This is a familiar feeling for me, especially when staring down the unknown—super charging ahead, making plans, worried about what will come, trying to think it all through. The gift of pause often catches me by surprise. The grace can take the breath out of me—or better yet, bring it swiftly back into me. I am caught by the awareness of being held, suspended, by a moment of respite and clarity where it seemed there would be none.
This has only ballooned this week, as plans elude us and everything keeps changing. Will we have a van or not? Is it fixable or do we have to start looking for something new? Will we be stranded in Denver or somehow, hopefully soon, make it back home?
Early in the week I called a healer my aunt had told me about years ago, that I tried to make appointments with before but could never get in. Alas, this time she had a cancellation and an opening! When I told her our situation, she laughed and said, “hey, I knew someone whose car broke down here and they stayed for twenty years!” As much as I love Denver, I don’t see that in our future. The hour-plus session that followed was one of the most profound and healing energy sessions I’ve ever had. She cleared things out of my energetic field that had been ‘stuck’ for years. Insights welled up in me that had been longing to be named. I left feeling lighter, freer, truer to my authentic self. A blessing indeed!
As the days we weren’t supposed to be here stretch into days we’re still here, the delights keep finding us. It’s a gift to spend more time with family—brothers and sisters, aunts and uncles, and others in Denver that we love. Looking for good food, we’ve been google-led to treasures that have nourished us. Yesterday’s lunch spot was a café, “Nest”, nestled in a healing co-op, “Nurture” that was like looking at the template of something I’ve dreamed about creating or collaborating on for years—a community of healers, seekers, dreamers and health-nuts, working and playing and staying well together—all housed in what clearly used to be a Catholic elementary school. Wild, weird and wonderful at once!
Today, on an early morning run with my dog, I stood on the edge of a beautiful lake, with the Rocky mountains in the not-too-far distance. It was cool and the sun was beginning to warm everything—an idyllic mountain summer day in the making. Again, I was given a moment to breathe in beauty, to behold wonder, to just be. Wandering Denver has led me into neighborhoods ripe with flowers, fruits, vegetables and endless food for thought for our own urban cultivations.
Last night my sister-in-law asked, “How are you holding up, with all these changes, this unknown?” I replied something to the effect of, “I’m good, but sorry to be imposing on you guys so much!” as our visit turns into an extended stay. She reassured me it was all good, and I became acutely conscious anew of the privilege of generous family, financial security and freedom of work that so many simply don’t have. This too is all grace— so much unearned, a circumstance of birth and interconnection. How do I receive such grace? What do I, in turn, choose to do with this gift of life and love?

_WRITTEN EXERCISE 1_
Count the lines in the rows below that contain the string "item", and reply with the number only.

_RAW DATA_

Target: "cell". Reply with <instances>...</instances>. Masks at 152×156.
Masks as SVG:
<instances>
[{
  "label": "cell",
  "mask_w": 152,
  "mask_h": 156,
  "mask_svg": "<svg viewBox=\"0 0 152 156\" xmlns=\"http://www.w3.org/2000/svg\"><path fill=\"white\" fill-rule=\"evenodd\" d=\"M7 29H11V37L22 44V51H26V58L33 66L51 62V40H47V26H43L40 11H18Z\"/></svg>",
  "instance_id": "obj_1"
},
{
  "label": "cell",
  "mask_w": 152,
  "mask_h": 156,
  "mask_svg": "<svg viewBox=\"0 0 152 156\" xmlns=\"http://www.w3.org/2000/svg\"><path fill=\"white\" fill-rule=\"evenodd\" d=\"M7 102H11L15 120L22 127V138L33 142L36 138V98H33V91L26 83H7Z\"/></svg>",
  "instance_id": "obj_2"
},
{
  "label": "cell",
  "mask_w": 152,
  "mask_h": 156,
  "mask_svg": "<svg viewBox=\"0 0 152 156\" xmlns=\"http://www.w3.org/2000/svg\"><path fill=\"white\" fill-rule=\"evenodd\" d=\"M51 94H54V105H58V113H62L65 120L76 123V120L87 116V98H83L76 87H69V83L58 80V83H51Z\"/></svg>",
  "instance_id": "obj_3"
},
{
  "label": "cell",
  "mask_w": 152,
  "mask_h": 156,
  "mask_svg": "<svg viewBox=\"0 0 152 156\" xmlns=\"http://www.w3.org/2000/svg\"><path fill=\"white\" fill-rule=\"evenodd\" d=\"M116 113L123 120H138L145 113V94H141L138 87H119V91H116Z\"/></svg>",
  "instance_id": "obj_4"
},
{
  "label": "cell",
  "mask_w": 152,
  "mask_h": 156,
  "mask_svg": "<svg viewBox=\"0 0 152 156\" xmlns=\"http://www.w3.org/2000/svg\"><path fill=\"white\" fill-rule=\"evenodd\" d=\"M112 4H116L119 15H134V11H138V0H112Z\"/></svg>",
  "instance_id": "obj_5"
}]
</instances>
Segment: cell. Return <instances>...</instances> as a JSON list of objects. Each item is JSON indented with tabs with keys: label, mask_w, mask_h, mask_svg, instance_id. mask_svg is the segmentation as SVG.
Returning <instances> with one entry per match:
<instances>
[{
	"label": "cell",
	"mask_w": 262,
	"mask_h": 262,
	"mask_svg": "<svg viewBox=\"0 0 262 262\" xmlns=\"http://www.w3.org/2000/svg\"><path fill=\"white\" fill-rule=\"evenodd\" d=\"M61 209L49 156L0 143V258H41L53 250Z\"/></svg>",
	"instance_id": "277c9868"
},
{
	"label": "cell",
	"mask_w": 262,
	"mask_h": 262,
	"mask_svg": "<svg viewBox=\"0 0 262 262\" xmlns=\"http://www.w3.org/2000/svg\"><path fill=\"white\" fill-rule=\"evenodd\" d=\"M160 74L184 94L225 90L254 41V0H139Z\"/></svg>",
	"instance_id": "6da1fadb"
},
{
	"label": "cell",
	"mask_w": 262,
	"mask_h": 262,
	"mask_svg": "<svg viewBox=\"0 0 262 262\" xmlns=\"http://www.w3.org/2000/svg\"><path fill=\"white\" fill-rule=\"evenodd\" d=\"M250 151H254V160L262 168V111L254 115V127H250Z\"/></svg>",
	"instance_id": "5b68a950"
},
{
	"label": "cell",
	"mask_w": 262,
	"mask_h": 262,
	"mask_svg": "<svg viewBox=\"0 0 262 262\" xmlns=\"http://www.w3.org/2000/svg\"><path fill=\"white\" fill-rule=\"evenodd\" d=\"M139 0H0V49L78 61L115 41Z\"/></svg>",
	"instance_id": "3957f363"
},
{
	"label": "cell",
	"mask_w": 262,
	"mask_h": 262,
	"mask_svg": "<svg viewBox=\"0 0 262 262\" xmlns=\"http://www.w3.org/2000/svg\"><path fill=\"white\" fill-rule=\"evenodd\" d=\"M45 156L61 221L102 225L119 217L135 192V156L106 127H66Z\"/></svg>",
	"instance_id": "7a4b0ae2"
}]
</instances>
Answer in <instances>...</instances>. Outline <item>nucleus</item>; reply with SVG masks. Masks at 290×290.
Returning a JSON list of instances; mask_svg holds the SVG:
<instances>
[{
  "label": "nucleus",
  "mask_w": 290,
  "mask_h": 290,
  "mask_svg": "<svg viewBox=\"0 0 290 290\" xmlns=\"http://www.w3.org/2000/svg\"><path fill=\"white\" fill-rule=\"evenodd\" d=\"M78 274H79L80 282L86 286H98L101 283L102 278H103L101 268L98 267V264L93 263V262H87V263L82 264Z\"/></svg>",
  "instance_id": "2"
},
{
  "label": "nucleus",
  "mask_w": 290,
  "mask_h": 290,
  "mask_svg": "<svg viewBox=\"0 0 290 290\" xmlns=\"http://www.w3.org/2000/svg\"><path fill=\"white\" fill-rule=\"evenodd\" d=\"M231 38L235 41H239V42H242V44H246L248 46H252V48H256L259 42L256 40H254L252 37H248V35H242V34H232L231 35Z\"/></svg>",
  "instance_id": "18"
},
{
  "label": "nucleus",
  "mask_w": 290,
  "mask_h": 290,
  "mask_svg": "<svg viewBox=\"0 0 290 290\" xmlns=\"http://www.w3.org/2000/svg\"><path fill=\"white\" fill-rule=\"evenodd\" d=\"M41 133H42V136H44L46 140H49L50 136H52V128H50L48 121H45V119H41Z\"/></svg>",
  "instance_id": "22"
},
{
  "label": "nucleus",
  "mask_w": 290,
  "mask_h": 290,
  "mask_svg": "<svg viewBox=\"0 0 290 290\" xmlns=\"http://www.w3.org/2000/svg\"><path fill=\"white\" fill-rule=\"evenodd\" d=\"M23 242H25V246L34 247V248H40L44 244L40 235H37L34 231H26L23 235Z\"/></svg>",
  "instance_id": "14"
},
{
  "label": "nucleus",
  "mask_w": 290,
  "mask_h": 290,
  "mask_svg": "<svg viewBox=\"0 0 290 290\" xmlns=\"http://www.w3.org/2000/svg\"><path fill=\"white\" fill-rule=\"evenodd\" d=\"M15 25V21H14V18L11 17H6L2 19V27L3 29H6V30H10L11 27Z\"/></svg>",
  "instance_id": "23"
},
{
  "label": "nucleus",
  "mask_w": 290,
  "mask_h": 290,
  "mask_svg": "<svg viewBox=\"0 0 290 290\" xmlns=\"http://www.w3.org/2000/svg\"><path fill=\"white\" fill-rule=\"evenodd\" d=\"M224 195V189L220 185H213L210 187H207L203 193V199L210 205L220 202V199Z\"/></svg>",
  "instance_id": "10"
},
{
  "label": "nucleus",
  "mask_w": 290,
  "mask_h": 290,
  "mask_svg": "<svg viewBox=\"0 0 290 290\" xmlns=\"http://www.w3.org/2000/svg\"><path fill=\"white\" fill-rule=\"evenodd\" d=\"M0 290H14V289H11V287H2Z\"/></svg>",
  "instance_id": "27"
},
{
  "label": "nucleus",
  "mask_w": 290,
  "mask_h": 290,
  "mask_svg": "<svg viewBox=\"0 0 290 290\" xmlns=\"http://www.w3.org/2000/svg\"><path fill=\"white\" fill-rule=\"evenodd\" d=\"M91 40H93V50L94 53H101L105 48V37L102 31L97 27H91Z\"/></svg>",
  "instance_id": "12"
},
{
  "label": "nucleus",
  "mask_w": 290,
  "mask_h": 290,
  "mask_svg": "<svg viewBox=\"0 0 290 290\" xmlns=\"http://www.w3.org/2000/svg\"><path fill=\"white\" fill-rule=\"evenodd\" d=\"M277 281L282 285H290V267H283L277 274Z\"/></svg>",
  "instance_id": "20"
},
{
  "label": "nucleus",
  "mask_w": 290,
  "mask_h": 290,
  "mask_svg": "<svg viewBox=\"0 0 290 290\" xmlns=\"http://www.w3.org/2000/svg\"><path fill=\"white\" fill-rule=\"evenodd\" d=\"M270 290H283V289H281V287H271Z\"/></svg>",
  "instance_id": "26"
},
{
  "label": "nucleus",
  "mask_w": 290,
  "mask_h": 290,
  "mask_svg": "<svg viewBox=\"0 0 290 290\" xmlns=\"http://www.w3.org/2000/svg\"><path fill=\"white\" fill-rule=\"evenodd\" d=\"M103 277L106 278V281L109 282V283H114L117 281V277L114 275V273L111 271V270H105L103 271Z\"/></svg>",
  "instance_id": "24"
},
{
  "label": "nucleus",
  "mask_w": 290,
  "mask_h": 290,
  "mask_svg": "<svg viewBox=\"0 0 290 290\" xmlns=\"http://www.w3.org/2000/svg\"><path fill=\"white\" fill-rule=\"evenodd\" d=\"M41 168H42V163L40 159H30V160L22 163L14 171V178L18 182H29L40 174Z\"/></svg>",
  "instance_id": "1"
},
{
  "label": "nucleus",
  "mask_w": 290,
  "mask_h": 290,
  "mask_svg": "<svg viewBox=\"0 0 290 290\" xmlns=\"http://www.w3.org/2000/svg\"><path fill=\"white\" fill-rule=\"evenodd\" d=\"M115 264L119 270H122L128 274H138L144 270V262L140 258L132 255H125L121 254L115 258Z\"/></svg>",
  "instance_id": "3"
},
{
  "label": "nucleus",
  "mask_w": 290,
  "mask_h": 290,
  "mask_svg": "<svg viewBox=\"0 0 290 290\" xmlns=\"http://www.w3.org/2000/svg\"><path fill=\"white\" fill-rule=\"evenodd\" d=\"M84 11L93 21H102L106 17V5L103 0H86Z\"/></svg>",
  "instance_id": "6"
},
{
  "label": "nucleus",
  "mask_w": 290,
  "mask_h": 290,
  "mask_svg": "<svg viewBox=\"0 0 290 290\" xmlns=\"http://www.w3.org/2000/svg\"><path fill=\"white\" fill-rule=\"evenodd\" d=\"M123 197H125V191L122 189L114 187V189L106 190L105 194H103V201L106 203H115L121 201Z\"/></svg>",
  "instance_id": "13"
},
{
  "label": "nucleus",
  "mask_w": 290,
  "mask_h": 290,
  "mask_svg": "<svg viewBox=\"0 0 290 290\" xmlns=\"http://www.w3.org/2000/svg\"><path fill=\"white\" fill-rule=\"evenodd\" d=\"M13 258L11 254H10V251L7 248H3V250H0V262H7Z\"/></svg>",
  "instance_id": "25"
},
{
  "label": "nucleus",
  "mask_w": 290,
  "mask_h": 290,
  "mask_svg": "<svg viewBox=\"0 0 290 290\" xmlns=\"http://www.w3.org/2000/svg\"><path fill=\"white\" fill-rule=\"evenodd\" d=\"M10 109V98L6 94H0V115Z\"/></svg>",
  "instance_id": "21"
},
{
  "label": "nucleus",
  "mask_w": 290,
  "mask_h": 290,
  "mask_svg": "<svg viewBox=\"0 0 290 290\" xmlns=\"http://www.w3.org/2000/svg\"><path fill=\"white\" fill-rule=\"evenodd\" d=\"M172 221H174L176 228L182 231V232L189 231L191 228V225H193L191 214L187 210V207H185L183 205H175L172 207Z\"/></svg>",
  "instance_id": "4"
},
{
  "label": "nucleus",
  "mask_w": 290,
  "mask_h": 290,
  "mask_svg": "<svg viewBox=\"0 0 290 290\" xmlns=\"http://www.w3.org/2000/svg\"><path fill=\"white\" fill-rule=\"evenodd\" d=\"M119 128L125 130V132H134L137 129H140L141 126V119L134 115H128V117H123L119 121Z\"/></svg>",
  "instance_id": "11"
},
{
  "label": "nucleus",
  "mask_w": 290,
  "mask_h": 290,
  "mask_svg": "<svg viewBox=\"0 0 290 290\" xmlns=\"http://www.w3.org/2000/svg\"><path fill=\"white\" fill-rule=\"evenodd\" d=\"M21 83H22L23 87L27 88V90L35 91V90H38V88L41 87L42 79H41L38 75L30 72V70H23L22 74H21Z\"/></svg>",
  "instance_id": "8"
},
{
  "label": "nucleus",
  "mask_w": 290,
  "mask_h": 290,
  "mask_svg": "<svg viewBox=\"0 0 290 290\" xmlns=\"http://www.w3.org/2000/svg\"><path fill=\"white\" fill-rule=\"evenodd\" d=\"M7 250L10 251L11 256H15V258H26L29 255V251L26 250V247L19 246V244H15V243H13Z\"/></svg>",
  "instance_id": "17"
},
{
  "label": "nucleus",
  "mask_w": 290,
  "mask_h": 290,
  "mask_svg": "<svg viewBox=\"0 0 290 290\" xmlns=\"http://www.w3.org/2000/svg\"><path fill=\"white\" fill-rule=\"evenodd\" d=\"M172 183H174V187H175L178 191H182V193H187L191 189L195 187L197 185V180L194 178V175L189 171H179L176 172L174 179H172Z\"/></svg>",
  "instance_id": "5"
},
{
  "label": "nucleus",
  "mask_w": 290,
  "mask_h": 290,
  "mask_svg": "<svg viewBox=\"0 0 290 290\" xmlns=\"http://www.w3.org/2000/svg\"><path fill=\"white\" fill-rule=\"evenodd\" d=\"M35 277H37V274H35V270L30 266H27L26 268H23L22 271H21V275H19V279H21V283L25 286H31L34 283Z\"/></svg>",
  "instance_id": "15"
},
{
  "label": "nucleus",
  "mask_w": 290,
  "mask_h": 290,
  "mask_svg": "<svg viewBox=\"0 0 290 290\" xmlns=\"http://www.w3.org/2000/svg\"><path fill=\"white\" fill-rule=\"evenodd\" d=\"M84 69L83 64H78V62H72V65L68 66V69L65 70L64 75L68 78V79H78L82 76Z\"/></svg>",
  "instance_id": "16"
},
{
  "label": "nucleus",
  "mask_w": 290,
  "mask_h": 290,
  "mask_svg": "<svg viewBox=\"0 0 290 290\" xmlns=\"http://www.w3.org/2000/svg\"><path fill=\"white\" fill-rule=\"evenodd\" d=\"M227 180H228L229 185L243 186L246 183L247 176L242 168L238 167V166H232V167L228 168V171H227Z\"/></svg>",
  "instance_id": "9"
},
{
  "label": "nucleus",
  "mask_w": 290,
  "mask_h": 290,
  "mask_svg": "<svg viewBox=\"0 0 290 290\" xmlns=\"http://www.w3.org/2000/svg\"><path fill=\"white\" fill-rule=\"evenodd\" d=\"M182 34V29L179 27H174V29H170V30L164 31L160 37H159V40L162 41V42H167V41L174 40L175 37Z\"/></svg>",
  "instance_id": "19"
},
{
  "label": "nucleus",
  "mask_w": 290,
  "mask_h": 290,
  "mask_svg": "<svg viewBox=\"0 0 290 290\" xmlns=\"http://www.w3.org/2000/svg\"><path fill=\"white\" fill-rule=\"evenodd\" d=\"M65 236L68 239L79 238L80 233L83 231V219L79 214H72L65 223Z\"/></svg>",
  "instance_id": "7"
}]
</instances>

_WRITTEN EXERCISE 2_
Extend the reflection on the unplanned stay in Denver by writing on from its final sentence.

_REPLY 1_
2

_REPLY 2_
As I find myself reflecting on her question, “how are you?”, I feel a deep well of goodness. I’m better than when I landed here, expecting to leave with a repaired van within days. I am reminded that things are never what we expect, and that everything is always changing. I find Teresa of Avila’s prayer streaming through my consciousness—“Let nothing disturb you. Let nothing frighten you. Everything is changing. God alone never changes. Patience attains the goal. She who has God lacks nothing. God alone fills every need.”
What would life be like if I could regularly roll with change, rather than resist? This week has brought me the opportunity to practice this very thing and has become a doorway into much. It’s more time with my husband. It’s sinking into the generosity of family and friends. It’s humility in the face of great privilege. It’s suspension—where I can’t plan or make happen, so I must just be. It’s trust—in myself and others, but mostly, in Life, or God. It’s the release, bit by bit, of the illusion that I’m in control. It’s falling, and in doing so, opening to discovery— of people and places, beauty and synchronicity. It’s life handing me gifts and bringing blessings where all I seemed to see was frustration and “things not going according to plan.” What’s the plan anyway, and what happens when it changes?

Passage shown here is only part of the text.